On screen, Ms. Dixon breaks down in tears describing how she was raped in her dorm room after an acquaintance came by asking for some food. She recalls him laughing before he forced her to have sex. Watching the video is still upsetting, Ms. Dixon says, but she’s glad she shared her experience for other students to hear.
What Students Think
Students’ reactions to one of the programs, the widely used Haven, are mixed.
Frank Commisso, a freshman at Iona College, says he didn’t find the skits realistic. “The acting was horrible,” he says. “It sounded like they were just reading off of a piece of paper.”
“I guess if I could sum it up in one word I would say ‘cheesy,’” Mr. Commisso says.
In trying to seem cool, the programs may fail to connect with students. For instance, in Think About It, characters use the word “flippin’.” Real students? Not so much.
While the proposed federal rules would require colleges to train students on bystander intervention, Kaylee J. Crawford, a freshman at the Art Institute of Chicago, thought Haven dwelled on it too much.
“It focused more on how to help other people,” she says. “I would have liked to know more about how I could help myself in that situation.”
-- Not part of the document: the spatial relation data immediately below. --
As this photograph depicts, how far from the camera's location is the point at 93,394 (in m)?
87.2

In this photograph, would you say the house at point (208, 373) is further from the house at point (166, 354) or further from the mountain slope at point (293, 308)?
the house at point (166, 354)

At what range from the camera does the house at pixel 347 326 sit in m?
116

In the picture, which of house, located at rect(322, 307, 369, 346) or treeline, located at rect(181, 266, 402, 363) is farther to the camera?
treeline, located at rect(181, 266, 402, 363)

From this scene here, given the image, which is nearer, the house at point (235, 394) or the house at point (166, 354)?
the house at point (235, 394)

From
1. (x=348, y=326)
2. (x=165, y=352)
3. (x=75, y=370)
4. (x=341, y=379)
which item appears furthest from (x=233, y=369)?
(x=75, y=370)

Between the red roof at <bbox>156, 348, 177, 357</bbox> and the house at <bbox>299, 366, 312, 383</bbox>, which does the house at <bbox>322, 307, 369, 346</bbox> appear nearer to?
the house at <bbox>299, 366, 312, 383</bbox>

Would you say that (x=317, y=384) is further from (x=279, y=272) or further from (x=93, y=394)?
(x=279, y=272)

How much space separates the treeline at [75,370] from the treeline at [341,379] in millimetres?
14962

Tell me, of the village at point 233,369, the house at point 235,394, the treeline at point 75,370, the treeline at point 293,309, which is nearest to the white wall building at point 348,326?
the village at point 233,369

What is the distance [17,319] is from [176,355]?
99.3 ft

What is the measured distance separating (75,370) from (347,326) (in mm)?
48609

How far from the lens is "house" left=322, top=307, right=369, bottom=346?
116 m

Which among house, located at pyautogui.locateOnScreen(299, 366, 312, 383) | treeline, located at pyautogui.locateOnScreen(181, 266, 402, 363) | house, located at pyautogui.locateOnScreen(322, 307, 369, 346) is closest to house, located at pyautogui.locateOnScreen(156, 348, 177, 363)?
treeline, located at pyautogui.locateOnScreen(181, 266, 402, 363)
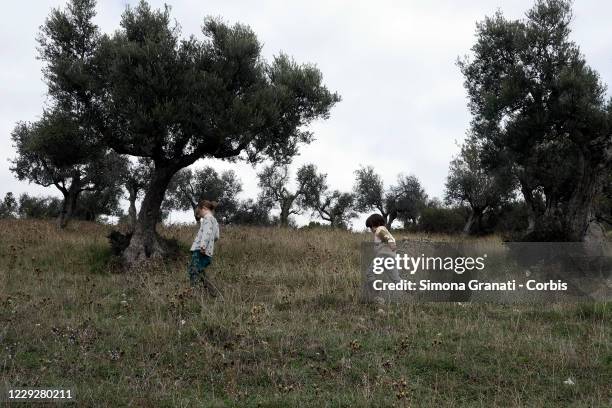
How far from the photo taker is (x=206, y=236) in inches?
410

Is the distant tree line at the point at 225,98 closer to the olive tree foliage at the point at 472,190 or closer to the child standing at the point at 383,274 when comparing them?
the child standing at the point at 383,274

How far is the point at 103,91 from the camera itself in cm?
1590

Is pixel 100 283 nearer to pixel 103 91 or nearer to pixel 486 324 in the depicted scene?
pixel 103 91

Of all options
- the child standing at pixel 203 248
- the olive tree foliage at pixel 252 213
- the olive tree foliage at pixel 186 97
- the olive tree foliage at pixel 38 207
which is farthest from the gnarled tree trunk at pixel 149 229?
the olive tree foliage at pixel 38 207

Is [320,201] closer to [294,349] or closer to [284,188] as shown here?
[284,188]

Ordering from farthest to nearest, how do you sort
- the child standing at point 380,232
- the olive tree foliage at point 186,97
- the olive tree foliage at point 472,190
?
the olive tree foliage at point 472,190 < the olive tree foliage at point 186,97 < the child standing at point 380,232

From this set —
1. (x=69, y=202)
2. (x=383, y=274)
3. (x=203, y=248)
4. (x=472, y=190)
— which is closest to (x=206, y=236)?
(x=203, y=248)

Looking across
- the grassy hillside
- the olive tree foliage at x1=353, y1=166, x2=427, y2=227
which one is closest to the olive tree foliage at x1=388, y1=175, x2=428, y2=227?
the olive tree foliage at x1=353, y1=166, x2=427, y2=227

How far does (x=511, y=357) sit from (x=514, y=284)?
5.97m

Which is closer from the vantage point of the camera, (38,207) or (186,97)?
(186,97)

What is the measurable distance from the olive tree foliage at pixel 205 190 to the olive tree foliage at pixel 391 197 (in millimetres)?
13598

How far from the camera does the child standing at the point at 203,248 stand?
10.0 meters

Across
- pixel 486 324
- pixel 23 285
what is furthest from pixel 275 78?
pixel 486 324

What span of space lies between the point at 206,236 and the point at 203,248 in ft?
0.89
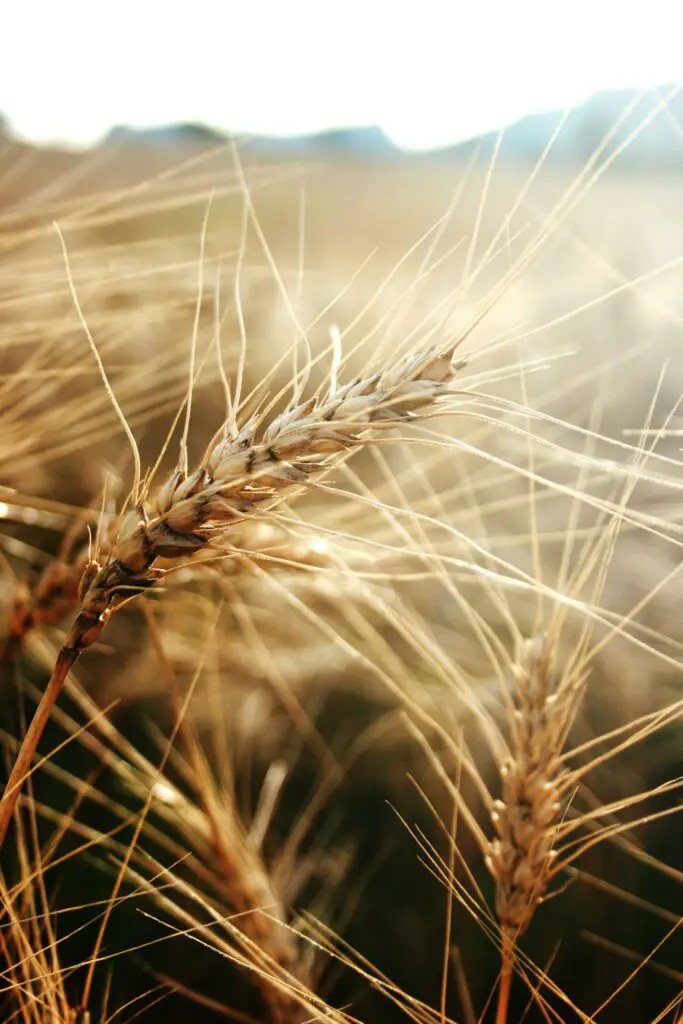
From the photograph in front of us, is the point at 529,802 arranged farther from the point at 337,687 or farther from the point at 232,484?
the point at 337,687

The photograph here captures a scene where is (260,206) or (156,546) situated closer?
(156,546)

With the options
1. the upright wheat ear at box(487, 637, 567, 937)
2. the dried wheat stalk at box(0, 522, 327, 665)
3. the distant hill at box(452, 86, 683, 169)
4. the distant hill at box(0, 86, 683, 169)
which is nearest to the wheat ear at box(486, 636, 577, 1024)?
the upright wheat ear at box(487, 637, 567, 937)

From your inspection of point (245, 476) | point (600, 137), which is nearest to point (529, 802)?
point (245, 476)

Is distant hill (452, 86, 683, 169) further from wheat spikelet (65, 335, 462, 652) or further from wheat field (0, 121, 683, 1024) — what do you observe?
wheat spikelet (65, 335, 462, 652)

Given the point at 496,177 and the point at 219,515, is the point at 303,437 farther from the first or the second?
the point at 496,177

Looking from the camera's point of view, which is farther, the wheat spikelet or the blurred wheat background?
the blurred wheat background

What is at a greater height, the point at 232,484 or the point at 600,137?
the point at 600,137

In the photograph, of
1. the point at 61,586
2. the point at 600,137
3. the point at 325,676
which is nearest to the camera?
the point at 61,586

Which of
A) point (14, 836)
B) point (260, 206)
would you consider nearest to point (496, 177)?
point (260, 206)

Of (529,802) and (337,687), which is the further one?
(337,687)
Experts and vendors both emphasize that online sexual-violence-prevention training alone will not keep students safe or fulfill federal requirements. Continuing prevention programs are important, they say, and must be listed in colleges’ annual security reports.
“I hope schools wouldn’t think of this as a checkbox,” Anne Hedgepeth, government relations manager at the American Association of University Women, says of online training. “You really need to think about who are your students, what are the issues facing them, and how do you reach them.”